→ SELECTION
Editors’ Blog

The Notes We Carry: Other People’s Love Letters

Monday, February 4th, 2008

By Larry Smith

A Western Union telegram from the 1940s. An “I Love You” scribbled in red pen on a book of matches from the late ’90s. A postcard, Post-it note, fraying napkin. An email, text message or string of emoticon. A million IMs. These are the shapes and forms, spanning nearly a century, of the myriad testimonials of the heart and head in Other People’s Love Letters: 150 Letters You Were Never Meant to See, edited by Bill Shapiro.

Shapiro, a longtime magazine editor now overseeing the launch of Life.com for Time, Inc., had his “aha” moment when he spied an old love letter to a woman he was dating—and couldn’t resist prying. “When I saw a note from a guy who used to date the same person I was dating,” he explains, “it got me wondering, Why was it here? Did she bring it out because it was so meaningful to her, or did she want me to see how ephemeral love is? But this guy’s tone—flirty, enthusiastic, playful—was not unlike ones I’d written to her.”

→ DATASET ROWS
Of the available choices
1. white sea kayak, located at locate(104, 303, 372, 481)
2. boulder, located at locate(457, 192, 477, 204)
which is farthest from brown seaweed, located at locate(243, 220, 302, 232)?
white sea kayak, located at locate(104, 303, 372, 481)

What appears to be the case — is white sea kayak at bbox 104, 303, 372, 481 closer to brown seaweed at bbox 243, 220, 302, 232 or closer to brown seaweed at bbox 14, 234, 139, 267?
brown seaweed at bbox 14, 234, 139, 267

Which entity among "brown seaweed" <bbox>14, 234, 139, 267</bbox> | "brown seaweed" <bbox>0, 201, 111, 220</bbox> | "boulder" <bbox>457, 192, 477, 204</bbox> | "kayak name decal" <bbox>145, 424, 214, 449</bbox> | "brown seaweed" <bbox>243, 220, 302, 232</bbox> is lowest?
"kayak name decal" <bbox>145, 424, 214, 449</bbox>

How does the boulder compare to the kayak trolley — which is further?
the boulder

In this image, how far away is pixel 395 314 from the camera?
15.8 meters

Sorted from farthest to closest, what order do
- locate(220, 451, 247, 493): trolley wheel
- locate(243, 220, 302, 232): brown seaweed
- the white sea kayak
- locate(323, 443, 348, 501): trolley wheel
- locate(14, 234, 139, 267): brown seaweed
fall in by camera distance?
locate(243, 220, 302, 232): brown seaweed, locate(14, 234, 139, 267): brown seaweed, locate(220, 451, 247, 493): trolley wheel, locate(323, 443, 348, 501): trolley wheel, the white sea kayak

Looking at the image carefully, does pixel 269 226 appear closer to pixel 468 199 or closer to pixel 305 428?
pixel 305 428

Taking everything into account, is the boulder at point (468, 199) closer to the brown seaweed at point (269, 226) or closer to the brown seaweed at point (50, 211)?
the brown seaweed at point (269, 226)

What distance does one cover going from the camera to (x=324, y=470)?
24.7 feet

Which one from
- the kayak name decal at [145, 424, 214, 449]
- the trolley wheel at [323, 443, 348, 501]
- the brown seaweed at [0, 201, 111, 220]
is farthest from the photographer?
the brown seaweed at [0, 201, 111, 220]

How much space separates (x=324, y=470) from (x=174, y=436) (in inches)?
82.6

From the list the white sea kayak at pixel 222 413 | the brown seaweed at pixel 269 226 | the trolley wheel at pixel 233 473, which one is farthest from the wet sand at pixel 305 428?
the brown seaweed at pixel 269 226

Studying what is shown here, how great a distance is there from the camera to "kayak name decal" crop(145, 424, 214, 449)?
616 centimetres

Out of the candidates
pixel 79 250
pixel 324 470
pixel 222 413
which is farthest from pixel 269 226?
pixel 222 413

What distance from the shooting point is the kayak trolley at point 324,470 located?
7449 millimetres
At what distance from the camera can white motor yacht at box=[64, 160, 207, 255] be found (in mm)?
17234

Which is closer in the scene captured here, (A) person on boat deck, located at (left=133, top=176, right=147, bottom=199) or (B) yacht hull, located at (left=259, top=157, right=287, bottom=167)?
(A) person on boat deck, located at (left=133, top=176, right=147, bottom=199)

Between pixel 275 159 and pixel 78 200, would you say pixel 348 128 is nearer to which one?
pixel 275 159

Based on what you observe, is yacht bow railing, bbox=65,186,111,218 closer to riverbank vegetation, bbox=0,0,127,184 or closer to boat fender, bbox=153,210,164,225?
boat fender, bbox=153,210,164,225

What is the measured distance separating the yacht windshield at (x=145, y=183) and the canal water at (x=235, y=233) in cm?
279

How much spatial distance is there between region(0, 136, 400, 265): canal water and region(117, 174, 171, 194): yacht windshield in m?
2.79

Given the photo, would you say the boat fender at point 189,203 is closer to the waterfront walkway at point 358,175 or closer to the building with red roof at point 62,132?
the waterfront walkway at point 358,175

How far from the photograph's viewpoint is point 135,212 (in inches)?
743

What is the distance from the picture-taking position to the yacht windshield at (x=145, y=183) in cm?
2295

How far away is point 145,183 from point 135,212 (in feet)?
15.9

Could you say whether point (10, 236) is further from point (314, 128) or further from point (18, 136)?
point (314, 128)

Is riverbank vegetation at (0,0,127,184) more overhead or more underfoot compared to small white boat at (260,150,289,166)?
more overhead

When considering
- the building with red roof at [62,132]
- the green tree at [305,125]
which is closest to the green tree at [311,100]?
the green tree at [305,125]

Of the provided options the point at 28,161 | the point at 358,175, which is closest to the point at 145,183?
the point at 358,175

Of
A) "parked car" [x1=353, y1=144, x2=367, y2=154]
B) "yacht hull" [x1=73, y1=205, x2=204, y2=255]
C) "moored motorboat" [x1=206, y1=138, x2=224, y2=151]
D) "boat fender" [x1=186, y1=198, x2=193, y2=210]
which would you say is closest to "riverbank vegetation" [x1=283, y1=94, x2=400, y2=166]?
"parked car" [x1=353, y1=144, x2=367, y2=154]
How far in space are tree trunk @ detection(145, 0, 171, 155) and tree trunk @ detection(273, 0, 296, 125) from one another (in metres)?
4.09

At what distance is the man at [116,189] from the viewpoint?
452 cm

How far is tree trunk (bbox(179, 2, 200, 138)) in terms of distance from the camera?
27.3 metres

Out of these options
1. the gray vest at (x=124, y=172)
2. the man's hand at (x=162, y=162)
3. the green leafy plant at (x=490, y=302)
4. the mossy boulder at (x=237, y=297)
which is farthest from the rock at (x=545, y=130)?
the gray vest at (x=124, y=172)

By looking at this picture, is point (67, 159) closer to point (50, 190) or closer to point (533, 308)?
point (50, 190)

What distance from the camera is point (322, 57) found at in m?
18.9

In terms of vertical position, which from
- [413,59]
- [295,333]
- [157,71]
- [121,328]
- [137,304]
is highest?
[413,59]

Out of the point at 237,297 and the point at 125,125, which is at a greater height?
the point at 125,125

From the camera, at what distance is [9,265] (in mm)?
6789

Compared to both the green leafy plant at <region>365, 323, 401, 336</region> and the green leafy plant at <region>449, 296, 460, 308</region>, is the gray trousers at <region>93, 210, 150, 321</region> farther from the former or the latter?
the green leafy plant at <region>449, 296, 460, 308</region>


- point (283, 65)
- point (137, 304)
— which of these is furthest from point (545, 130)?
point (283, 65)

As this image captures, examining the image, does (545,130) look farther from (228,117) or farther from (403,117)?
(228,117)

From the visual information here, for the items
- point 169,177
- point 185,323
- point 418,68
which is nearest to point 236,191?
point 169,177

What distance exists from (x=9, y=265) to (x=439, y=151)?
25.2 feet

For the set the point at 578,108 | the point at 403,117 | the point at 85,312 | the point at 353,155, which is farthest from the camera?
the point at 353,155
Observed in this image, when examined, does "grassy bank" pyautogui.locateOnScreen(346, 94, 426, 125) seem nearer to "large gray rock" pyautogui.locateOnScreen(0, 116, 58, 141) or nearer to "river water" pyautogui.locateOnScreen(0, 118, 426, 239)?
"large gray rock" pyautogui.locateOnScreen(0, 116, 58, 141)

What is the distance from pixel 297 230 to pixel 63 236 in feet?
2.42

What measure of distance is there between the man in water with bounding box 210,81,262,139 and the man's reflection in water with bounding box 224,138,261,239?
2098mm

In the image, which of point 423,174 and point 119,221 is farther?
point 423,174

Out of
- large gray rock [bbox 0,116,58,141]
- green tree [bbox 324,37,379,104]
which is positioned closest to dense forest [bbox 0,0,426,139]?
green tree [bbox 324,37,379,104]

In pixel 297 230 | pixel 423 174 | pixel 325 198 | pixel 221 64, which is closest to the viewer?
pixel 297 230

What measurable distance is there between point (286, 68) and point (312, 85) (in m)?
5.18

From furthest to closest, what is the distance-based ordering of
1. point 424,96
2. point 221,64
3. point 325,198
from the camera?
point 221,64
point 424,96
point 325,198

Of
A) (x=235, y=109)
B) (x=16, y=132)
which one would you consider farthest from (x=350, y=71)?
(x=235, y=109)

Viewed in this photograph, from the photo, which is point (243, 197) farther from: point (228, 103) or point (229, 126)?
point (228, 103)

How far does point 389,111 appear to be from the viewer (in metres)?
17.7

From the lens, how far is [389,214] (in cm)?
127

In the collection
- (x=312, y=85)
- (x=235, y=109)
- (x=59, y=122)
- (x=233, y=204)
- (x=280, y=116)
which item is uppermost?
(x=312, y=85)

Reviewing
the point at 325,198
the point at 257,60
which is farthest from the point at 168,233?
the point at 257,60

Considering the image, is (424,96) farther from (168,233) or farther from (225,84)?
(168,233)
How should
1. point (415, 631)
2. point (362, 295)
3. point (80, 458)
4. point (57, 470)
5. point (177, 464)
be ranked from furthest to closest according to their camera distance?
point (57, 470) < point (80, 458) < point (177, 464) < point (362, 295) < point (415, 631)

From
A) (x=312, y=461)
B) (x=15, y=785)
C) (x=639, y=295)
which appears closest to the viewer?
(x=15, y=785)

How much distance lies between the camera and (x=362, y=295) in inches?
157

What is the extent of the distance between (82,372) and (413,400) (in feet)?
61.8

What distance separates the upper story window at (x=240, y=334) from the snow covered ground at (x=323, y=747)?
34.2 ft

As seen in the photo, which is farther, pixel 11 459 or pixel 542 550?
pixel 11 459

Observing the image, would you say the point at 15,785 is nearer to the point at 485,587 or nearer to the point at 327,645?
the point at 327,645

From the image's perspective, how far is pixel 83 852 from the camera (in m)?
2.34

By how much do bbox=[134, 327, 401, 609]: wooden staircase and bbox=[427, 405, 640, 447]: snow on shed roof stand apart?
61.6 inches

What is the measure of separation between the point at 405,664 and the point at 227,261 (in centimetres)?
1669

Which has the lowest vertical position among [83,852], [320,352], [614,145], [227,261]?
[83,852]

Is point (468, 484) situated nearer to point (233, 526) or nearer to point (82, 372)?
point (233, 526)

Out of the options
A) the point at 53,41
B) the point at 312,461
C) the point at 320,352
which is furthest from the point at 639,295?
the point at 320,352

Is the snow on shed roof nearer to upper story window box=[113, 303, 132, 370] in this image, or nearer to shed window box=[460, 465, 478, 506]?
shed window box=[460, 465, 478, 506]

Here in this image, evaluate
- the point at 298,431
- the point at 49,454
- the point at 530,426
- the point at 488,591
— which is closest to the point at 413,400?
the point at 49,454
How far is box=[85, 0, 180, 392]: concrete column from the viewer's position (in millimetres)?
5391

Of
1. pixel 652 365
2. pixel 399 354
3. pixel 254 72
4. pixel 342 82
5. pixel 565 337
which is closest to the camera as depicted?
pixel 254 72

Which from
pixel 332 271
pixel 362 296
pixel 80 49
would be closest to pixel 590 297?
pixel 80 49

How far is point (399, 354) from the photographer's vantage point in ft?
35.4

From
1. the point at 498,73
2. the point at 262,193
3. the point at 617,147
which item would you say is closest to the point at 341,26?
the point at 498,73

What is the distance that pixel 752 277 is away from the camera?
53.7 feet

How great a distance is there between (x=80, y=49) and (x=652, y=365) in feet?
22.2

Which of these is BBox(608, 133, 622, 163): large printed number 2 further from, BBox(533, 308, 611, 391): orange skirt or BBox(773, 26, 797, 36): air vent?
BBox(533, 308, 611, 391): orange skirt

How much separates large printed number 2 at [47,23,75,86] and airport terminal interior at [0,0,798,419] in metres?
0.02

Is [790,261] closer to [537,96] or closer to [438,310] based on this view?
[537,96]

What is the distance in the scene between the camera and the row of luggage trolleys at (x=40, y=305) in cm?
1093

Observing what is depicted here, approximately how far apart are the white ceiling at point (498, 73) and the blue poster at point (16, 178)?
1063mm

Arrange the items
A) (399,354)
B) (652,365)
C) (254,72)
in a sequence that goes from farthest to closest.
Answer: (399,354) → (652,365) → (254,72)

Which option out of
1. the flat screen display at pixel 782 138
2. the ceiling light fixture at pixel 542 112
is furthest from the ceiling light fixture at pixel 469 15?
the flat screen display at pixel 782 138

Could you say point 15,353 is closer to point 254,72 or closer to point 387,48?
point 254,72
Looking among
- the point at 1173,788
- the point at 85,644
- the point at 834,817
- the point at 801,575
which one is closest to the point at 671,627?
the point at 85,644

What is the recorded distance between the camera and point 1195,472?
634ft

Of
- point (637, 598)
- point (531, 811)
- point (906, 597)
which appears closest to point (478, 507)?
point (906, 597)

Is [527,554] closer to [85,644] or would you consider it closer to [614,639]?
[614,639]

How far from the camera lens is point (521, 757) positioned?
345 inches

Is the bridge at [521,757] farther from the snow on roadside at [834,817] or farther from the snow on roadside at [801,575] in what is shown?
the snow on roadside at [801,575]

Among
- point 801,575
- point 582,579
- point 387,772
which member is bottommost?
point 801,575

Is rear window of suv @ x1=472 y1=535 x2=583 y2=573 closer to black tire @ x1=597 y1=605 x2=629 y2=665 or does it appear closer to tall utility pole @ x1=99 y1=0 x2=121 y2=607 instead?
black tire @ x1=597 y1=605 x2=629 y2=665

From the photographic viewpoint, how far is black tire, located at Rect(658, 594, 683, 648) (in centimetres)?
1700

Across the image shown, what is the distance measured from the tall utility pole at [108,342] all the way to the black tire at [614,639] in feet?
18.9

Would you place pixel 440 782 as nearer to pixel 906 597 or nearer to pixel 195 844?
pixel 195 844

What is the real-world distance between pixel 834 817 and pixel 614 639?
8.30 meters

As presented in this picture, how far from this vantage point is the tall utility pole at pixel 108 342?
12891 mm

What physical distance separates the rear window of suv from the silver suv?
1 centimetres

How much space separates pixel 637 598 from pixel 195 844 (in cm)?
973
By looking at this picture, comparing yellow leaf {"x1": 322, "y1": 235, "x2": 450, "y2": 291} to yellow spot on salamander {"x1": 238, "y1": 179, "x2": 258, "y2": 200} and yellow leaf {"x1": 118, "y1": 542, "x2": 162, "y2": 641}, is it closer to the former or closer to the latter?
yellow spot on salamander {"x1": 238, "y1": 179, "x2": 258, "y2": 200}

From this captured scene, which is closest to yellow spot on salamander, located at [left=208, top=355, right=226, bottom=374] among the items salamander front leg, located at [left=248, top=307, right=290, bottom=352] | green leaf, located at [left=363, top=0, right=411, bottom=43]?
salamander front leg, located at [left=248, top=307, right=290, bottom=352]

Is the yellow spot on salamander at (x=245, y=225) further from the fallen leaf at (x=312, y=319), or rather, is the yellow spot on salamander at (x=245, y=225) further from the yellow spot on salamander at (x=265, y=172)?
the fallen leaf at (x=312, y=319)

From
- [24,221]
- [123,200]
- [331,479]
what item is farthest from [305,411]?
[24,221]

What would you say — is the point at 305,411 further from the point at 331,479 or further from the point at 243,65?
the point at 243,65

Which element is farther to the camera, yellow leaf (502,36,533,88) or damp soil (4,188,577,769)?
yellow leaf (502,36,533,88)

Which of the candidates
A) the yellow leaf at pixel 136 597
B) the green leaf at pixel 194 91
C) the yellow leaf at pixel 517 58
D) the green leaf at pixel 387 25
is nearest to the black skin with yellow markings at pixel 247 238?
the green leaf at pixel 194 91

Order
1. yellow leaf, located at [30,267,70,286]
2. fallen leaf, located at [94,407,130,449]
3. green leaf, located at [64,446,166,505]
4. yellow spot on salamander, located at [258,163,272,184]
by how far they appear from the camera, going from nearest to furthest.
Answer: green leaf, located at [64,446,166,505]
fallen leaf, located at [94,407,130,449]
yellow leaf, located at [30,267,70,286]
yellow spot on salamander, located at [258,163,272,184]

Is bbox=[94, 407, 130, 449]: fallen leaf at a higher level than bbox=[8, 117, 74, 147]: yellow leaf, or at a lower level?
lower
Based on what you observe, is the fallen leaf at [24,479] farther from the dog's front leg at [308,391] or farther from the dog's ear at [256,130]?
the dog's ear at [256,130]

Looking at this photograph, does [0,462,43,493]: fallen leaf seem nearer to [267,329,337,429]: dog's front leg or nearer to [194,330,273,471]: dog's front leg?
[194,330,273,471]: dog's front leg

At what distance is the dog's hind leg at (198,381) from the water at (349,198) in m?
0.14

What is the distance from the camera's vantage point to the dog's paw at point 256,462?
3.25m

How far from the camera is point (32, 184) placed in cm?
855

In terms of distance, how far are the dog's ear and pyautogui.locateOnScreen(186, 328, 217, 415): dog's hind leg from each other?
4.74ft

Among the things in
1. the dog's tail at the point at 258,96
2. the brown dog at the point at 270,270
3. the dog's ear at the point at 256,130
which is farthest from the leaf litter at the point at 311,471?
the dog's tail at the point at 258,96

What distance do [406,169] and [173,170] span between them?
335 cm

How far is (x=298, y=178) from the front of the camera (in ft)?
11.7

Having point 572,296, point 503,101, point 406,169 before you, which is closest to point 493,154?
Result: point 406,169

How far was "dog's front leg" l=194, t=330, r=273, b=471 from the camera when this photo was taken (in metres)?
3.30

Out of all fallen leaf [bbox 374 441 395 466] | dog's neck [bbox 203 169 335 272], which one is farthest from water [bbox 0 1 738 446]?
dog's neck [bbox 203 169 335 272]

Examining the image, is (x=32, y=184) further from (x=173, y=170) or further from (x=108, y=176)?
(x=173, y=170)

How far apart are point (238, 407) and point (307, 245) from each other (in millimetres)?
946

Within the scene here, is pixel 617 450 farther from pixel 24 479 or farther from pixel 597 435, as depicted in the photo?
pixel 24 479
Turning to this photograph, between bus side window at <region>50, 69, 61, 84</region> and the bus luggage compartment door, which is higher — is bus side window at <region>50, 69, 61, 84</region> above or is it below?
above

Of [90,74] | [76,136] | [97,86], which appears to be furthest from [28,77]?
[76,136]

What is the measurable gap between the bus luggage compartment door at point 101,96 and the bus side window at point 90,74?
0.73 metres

→ SHORT TASK 1
Turn the paragraph of the love letters blog post that begins "A Western Union telegram from the 1940s" into a short bulleted list that keeps its main facts.
→ SHORT TASK 2
In one to three sentences, explain why, according to the love letters blog post, the old note Shapiro found set him wondering.
Use only the blog post about love letters, not the listing, for what comes next.

→ COMPLETE RESPONSE 1
- The book is Other People's Love Letters: 150 Letters You Were Never Meant to See, edited by Bill Shapiro.
- Its letters span nearly a century.
- They come in many forms: a 1940s Western Union telegram, an "I Love You" in red pen on a late-'90s book of matches, a postcard, a Post-it note, a fraying napkin, emails, text messages, strings of emoticons, and countless IMs.

→ COMPLETE RESPONSE 2
The note came from a man who had once dated the same woman Shapiro was dating. It made him ask whether she had brought it out because it meant so much to her or to show him how fleeting love is. He also noticed that its flirty, enthusiastic, playful tone was much like the notes he had written to her.